* **Rohes Material**:
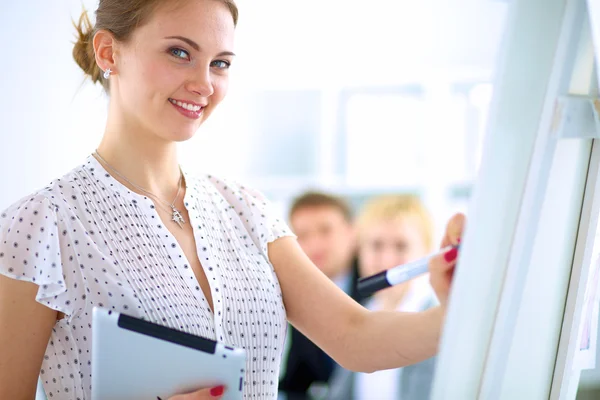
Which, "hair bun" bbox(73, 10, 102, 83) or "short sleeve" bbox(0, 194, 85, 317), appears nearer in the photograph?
"short sleeve" bbox(0, 194, 85, 317)

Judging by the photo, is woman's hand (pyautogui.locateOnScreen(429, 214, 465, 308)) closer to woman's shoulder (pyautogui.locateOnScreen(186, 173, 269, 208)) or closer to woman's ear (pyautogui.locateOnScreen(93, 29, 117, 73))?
woman's shoulder (pyautogui.locateOnScreen(186, 173, 269, 208))

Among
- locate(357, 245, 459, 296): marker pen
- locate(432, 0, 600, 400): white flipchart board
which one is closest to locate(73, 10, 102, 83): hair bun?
locate(357, 245, 459, 296): marker pen

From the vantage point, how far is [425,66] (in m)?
3.96

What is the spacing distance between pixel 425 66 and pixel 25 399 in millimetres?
3321

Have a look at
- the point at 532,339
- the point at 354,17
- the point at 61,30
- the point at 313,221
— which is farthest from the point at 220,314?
the point at 354,17

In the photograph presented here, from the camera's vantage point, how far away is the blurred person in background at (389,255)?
3043 millimetres

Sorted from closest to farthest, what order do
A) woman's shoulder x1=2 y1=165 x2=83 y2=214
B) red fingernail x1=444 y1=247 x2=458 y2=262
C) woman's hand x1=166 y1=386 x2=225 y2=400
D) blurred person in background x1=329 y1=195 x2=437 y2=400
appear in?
red fingernail x1=444 y1=247 x2=458 y2=262, woman's hand x1=166 y1=386 x2=225 y2=400, woman's shoulder x1=2 y1=165 x2=83 y2=214, blurred person in background x1=329 y1=195 x2=437 y2=400

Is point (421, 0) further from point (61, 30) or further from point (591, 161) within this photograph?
point (591, 161)

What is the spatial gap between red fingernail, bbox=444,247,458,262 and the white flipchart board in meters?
0.10

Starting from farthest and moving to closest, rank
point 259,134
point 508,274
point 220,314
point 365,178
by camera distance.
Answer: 1. point 259,134
2. point 365,178
3. point 220,314
4. point 508,274

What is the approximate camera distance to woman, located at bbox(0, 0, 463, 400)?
3.24 feet

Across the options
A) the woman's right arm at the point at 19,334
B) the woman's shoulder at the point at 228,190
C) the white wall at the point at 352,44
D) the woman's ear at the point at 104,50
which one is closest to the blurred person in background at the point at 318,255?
the white wall at the point at 352,44

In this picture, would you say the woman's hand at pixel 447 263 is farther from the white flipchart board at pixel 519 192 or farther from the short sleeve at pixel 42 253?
the short sleeve at pixel 42 253

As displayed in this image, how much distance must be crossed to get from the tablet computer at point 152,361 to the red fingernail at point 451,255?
29 centimetres
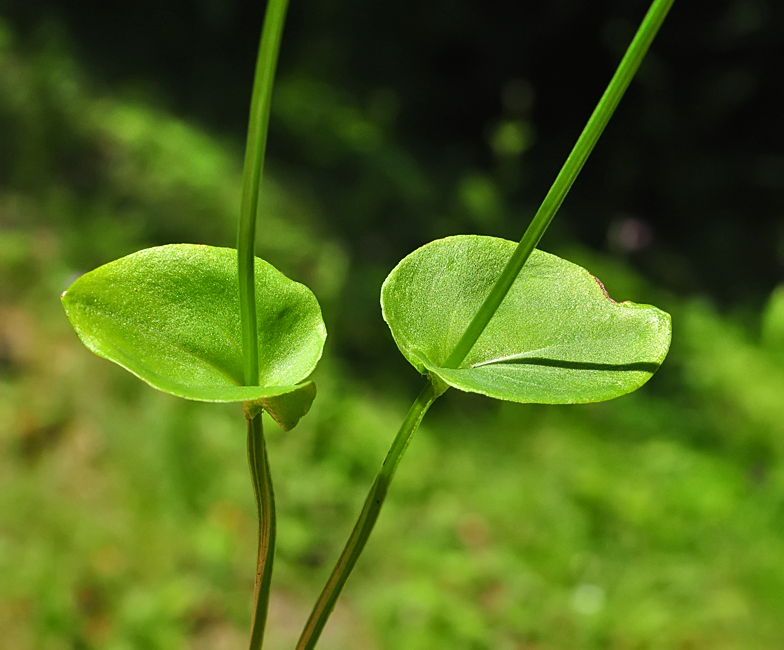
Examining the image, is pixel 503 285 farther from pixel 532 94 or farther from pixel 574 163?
pixel 532 94

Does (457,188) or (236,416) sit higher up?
(457,188)

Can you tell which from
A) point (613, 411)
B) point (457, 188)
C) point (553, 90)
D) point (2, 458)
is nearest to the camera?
point (2, 458)

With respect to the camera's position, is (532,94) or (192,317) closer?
(192,317)

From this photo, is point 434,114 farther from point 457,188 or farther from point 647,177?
point 647,177

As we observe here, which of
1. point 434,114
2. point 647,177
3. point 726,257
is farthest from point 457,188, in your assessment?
point 726,257

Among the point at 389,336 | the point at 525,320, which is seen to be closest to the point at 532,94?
the point at 389,336

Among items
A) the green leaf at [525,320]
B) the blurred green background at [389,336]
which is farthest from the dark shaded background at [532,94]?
the green leaf at [525,320]
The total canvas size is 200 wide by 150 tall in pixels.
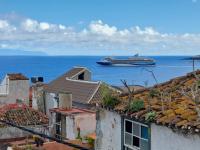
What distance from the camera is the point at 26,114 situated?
25.9 metres

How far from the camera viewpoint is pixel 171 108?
424 inches

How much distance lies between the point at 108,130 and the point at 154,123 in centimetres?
261

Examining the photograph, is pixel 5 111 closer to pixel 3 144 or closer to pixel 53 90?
pixel 3 144

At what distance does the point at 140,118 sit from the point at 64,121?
14600 mm

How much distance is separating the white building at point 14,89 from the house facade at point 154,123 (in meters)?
25.9

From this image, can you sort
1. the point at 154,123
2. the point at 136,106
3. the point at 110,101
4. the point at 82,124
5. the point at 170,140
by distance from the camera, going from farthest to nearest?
the point at 82,124
the point at 110,101
the point at 136,106
the point at 154,123
the point at 170,140

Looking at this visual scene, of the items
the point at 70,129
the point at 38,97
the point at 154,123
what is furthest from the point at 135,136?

* **Was zu tun ist**:
Wandle die Zeilen des Materials oben in eine JSON-Liste von Zeichenketten um, von der Zeile mit "Sorted from closest" bis zur Zeile mit "29 centimetres", beide eingeschlossen. Jede Zeile wird zu einem eigenen Eintrag, und Leerzeilen fallen weg.

* **Ergebnis der Aufgabe**:
[
  "Sorted from closest to farthest, what order do",
  "A) woman's shoulder x1=2 y1=165 x2=83 y2=214",
  "B) red fingernail x1=444 y1=247 x2=458 y2=262",
  "C) woman's hand x1=166 y1=386 x2=225 y2=400",
  "D) blurred person in background x1=329 y1=195 x2=437 y2=400",
  "appear in?",
  "red fingernail x1=444 y1=247 x2=458 y2=262, woman's hand x1=166 y1=386 x2=225 y2=400, woman's shoulder x1=2 y1=165 x2=83 y2=214, blurred person in background x1=329 y1=195 x2=437 y2=400",
  "Is point (421, 0) further from point (61, 30) or further from point (591, 161) within this photograph?",
  "point (591, 161)",
  "What is the spatial gap between red fingernail, bbox=444,247,458,262 and the white flipchart board in meters?",
  "0.10",
  "Starting from farthest and moving to closest, rank",
  "point 259,134",
  "point 508,274",
  "point 220,314",
  "point 365,178",
  "by camera distance.",
  "Answer: 1. point 259,134",
  "2. point 365,178",
  "3. point 220,314",
  "4. point 508,274",
  "What is the approximate camera distance to woman, located at bbox(0, 0, 463, 400)?",
  "3.24 feet",
  "Across the options",
  "A) the woman's right arm at the point at 19,334",
  "B) the woman's shoulder at the point at 228,190",
  "C) the white wall at the point at 352,44",
  "D) the woman's ear at the point at 104,50",
  "which one is closest to the blurred person in background at the point at 318,255?",
  "the white wall at the point at 352,44",
  "In this picture, would you say the woman's hand at pixel 447 263 is farther from the white flipchart board at pixel 519 192 or farther from the short sleeve at pixel 42 253?",
  "the short sleeve at pixel 42 253",
  "As displayed in this image, how much distance must be crossed to get from the tablet computer at point 152,361 to the red fingernail at point 451,255?",
  "29 centimetres"
]